Exercise: Output the entries as they appear, skipping images.

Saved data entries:
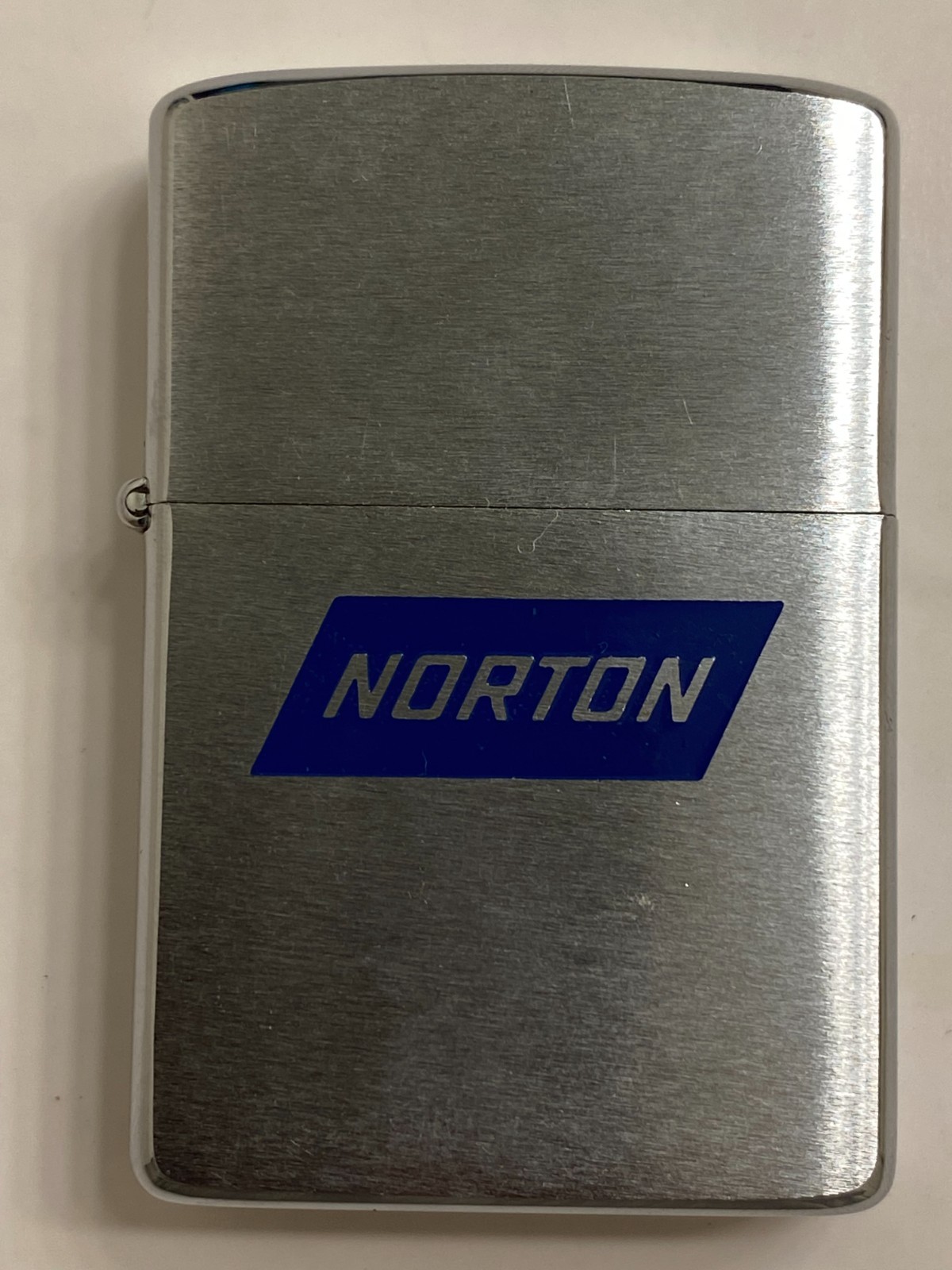 Vintage 1981 Norton Abrasives Blue Banner Logo Advertising Zippo Lighter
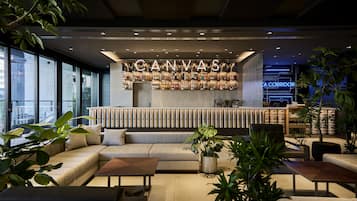 A modern bar area with a neon sign reading "CANVAS" and a seating area with sofas and tables.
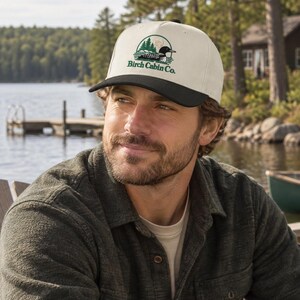 May include: A cream-coloured baseball cap with a black brim featuring a circular embroidered graphic of a loon on a lake with pine trees and the text Birch Cabin Co. in green lettering. The cap has a structured front panel and a button on top.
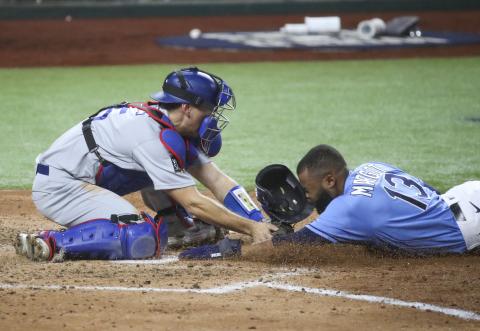 Los Angeles Dodgers catcher Austin Barnes (15) places the tag on Tampa Bay Rays left fielder Manuel Margot as Margot attempted to steal home plate during the fourth inning in Game 5 of the World Series between the Tampa Bay Rays and the Los Angeles Dodgers on Sunday in Arlington, TX. (TRIBUNE NEWS SERVICE)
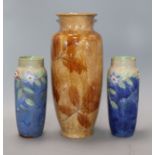 A Royal Doulton leaf pattern vase and another pair of Royal Doulton vases (3)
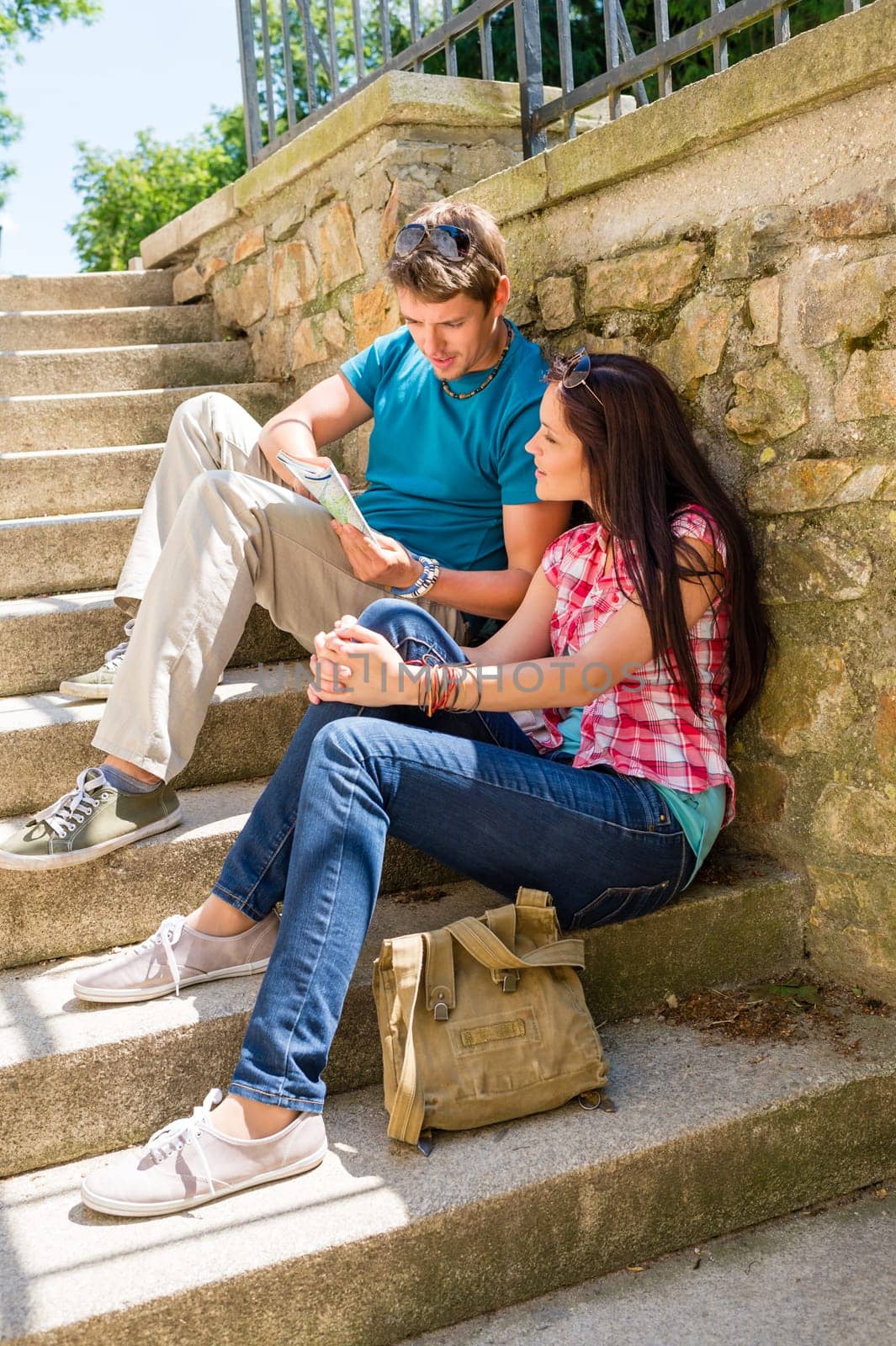 Young couple looking at city map sunny day sightseeing together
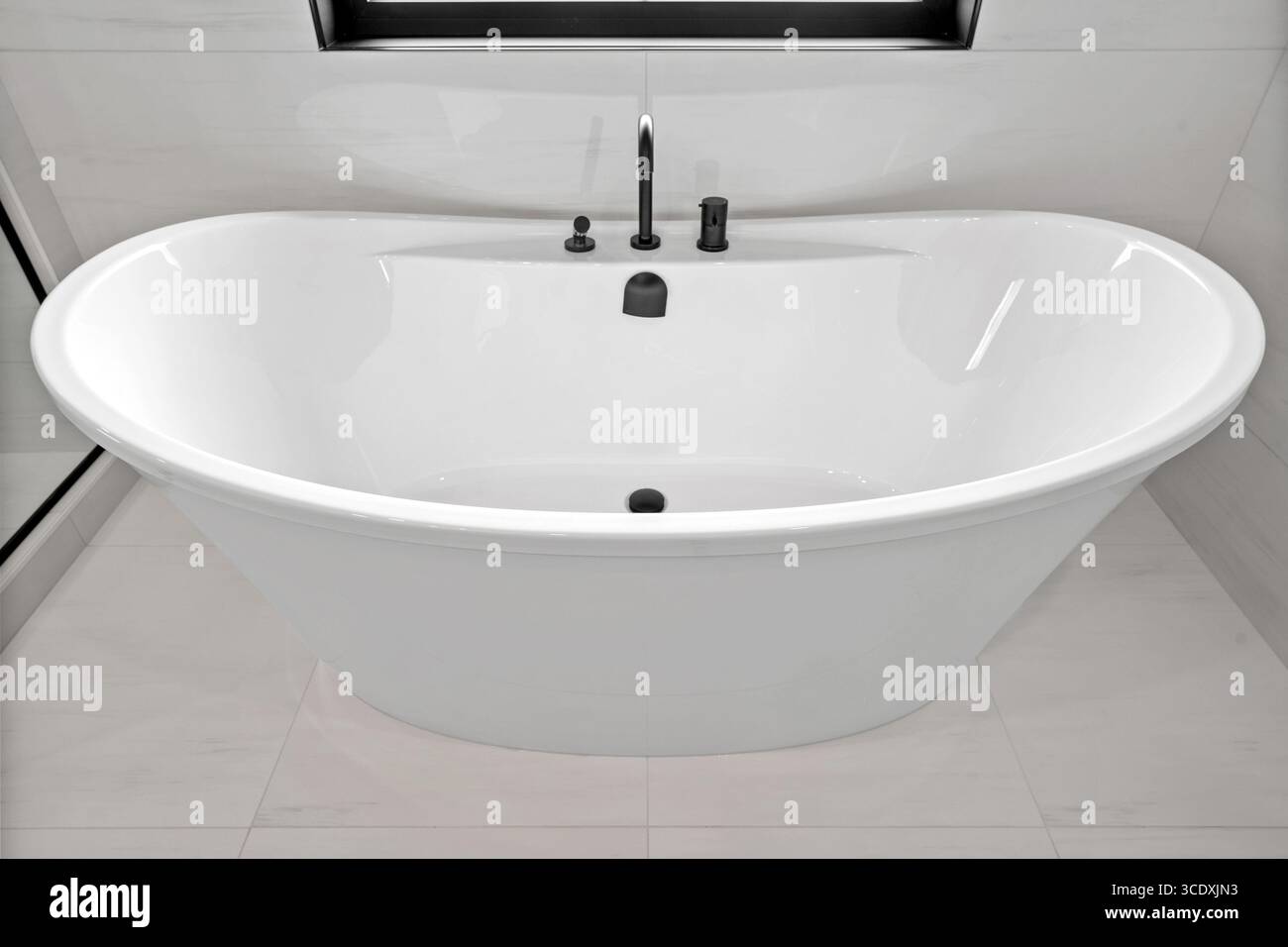 Grande baignoire blanche avec robinet noir. La baignoire est propre et brillante, et le robinet noir ajoute une touche d'élégance à la salle de bain Banque D'Images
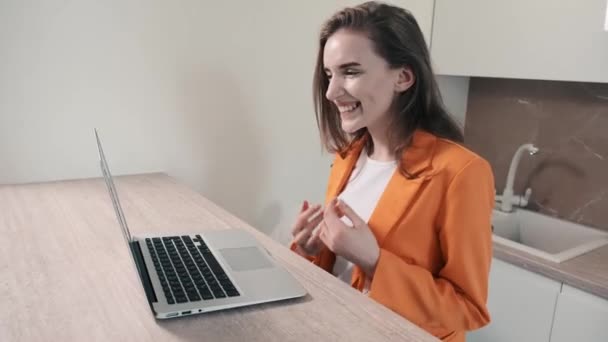 행복 한 소녀가 집에 앉아서 온라인으로 영상 통화를 합니다. 4k 비디오. — 비디오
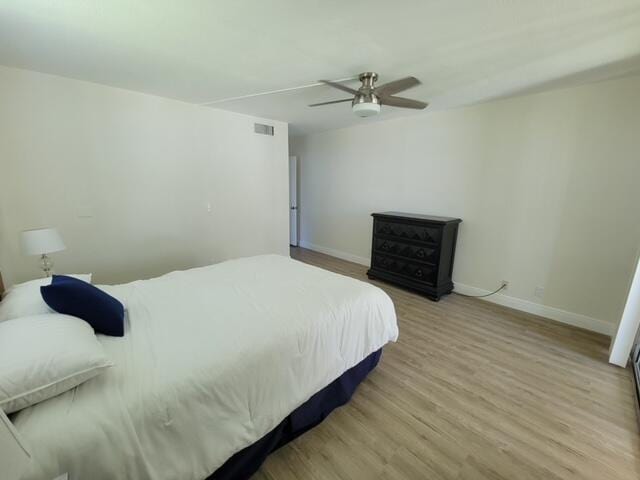 bedroom featuring hardwood / wood-style floors and ceiling fan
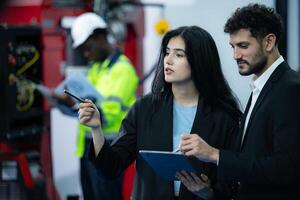 Portrait of businessperson of factory industry inspection and testing of robots arm for use in large-scale complex manufacturing industries. photo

Solution:
 Vintage 1981 Norton Abrasives Blue Banner Logo Advertising Zippo Lighter
 A modern bar area with a neon sign reading "CANVAS" and a seating area with sofas and tables.
 May include: A cream-coloured baseball cap with a black brim featuring a circular embroidered graphic of a loon on a lake with pine trees and the text Birch Cabin Co. in green lettering. The cap has a structured front panel and a button on top.
 Los Angeles Dodgers catcher Austin Barnes (15) places the tag on Tampa Bay Rays left fielder Manuel Margot as Margot attempted to steal home plate during the fourth inning in Game 5 of the World Series between the Tampa Bay Rays and the Los Angeles Dodgers on Sunday in Arlington, TX. (TRIBUNE NEWS SERVICE)
 A Royal Doulton leaf pattern vase and another pair of Royal Doulton vases (3)
 Young couple looking at city map sunny day sightseeing together
 Grande baignoire blanche avec robinet noir. La baignoire est propre et brillante, et le robinet noir ajoute une touche d'élégance à la salle de bain Banque D'Images
 행복 한 소녀가 집에 앉아서 온라인으로 영상 통화를 합니다. 4k 비디오. — 비디오
 bedroom featuring hardwood / wood-style floors and ceiling fan
 Portrait of businessperson of factory industry inspection and testing of robots arm for use in large-scale complex manufacturing industries. photo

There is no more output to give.